Celia knows that, at that mysterious island surrounded by that impossible, ever-growing reef — she will find herself.
She’s ready to be healed. She’s ready to be transformed.
She’s ready to believe.
Review:
Make Me Better, Sarah Gailey’s upcoming cult novel is a whirlwind of a book. We follow many characters through various timelines, all of them revolving Kindred Cove, an island that houses what appears to be a hippy-dippy cult. Of course, its benign appearance masks a nefarious secret.
Our entryway into Kindred Cove is Celia, a woman with no family, no meaningful human connections, and seemingly no inner reserves. Celia believes a baby will fix her, will give her the built-in family and friend who will have no choice but to love her. After several miscarriages, the already fragile Celia is at the end of her rope.
Then she meets Adelaide.
Adelaide might be something like a friend, but she offers something more than friendship. She is the doorway to Kindred Cove, a place that appears to offer Celia everything she desires: community and purpose.
Reading Make Me Better is less about following the plot, which is as inevitable as any Greek tragedy, and is instead all about experiencing an ongoing disorientation and mounting sense of dread. Three hundred pages into the novel, I knew what was happening but still had no idea what was really happening. The reader knows Celia is in over her head. We know that Kindred Cove hides dangerous secrets. But up until the very final reveal, we can’t really guess the actual nature of the horror.

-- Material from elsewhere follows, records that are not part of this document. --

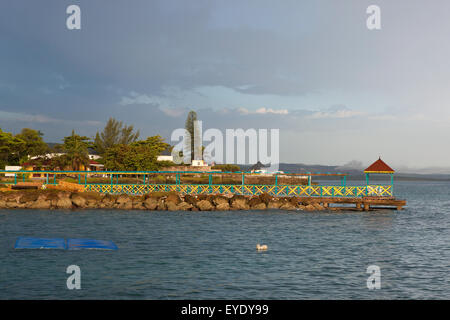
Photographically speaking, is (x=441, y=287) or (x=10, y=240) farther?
(x=10, y=240)

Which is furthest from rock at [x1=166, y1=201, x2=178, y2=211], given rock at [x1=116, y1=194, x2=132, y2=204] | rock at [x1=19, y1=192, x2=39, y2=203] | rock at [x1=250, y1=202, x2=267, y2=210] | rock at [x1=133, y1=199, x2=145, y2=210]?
rock at [x1=19, y1=192, x2=39, y2=203]

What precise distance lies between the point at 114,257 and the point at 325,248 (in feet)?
38.0

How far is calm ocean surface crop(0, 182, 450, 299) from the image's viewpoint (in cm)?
1595

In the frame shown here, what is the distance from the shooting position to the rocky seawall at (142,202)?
4447 cm

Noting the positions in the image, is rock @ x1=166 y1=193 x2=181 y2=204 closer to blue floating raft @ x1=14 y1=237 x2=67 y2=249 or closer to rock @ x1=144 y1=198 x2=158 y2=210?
rock @ x1=144 y1=198 x2=158 y2=210

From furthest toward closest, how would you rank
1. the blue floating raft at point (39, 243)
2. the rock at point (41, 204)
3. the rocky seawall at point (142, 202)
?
1. the rocky seawall at point (142, 202)
2. the rock at point (41, 204)
3. the blue floating raft at point (39, 243)

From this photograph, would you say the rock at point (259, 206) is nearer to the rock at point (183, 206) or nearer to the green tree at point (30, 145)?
the rock at point (183, 206)

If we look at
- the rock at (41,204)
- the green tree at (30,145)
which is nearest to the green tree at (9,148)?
the green tree at (30,145)

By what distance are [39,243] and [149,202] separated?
21.2 metres

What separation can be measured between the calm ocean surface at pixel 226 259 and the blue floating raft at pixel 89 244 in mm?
812
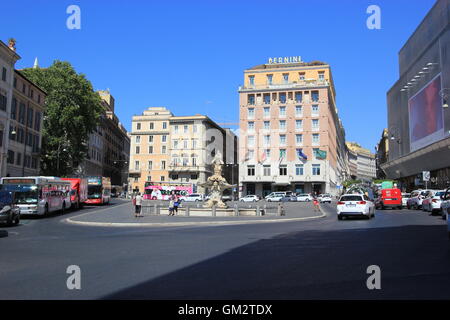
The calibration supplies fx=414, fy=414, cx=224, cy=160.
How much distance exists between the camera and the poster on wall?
182 ft

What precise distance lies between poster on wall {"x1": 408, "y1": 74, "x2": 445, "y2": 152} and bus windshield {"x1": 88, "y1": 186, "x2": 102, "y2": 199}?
43.9 m

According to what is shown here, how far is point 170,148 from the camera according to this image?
327 feet

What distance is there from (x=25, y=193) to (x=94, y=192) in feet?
74.7

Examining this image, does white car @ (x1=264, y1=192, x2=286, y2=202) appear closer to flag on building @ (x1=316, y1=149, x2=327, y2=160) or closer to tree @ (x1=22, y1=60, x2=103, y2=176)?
flag on building @ (x1=316, y1=149, x2=327, y2=160)

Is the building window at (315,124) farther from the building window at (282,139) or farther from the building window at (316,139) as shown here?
the building window at (282,139)

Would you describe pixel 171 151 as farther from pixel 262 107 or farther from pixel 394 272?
pixel 394 272

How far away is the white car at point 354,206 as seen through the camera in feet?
82.2

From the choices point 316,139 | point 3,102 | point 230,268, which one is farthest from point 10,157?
point 316,139

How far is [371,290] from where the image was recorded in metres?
6.54

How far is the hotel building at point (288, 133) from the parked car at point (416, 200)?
38.4 meters

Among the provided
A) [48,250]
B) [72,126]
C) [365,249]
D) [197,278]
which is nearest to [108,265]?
[197,278]

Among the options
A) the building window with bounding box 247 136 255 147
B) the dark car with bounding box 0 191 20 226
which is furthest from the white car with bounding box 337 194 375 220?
the building window with bounding box 247 136 255 147

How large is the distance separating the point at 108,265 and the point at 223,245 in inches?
173

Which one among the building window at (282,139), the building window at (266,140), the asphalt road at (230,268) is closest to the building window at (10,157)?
the asphalt road at (230,268)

And there is horror of many kinds. I closed the book after several reading sessions with a sigh and an, “Okay then,” and picked up the book the next night with mild trepidation.
This narrative high wire act is impressive enough, but the real triumph of Make Me Better is Celia. Gailey takes an essentially passive character and makes her passivity central to both her character and to the plot. I wanted to hate Celia, but I never quite managed it, even as she played out her quest to its necessary conclusions.
In the end, Make Me Better covers a dizzying array of themes, from motherhood, sex, religion, and the self-help industrial complex, to the bedrock need for human belonging and purpose and the way that need can be twisted into the foulest sorts of manipulations.
It’s impossible to talk about Make Me Better without placing it within its immediate context: the rising tide of fascism throughout the West. Viewed in that light, the book reads as a kind of modern day 1984, where our obsession with self-actualization leads us to trade Big Brother for a voluntary surveillance state and the final subservience of the self. It turns out, Gailey seems to tell us, that humans will accept the most chilling horrors for any chance simply to belong. Looking at the news, it’s hard to disagree.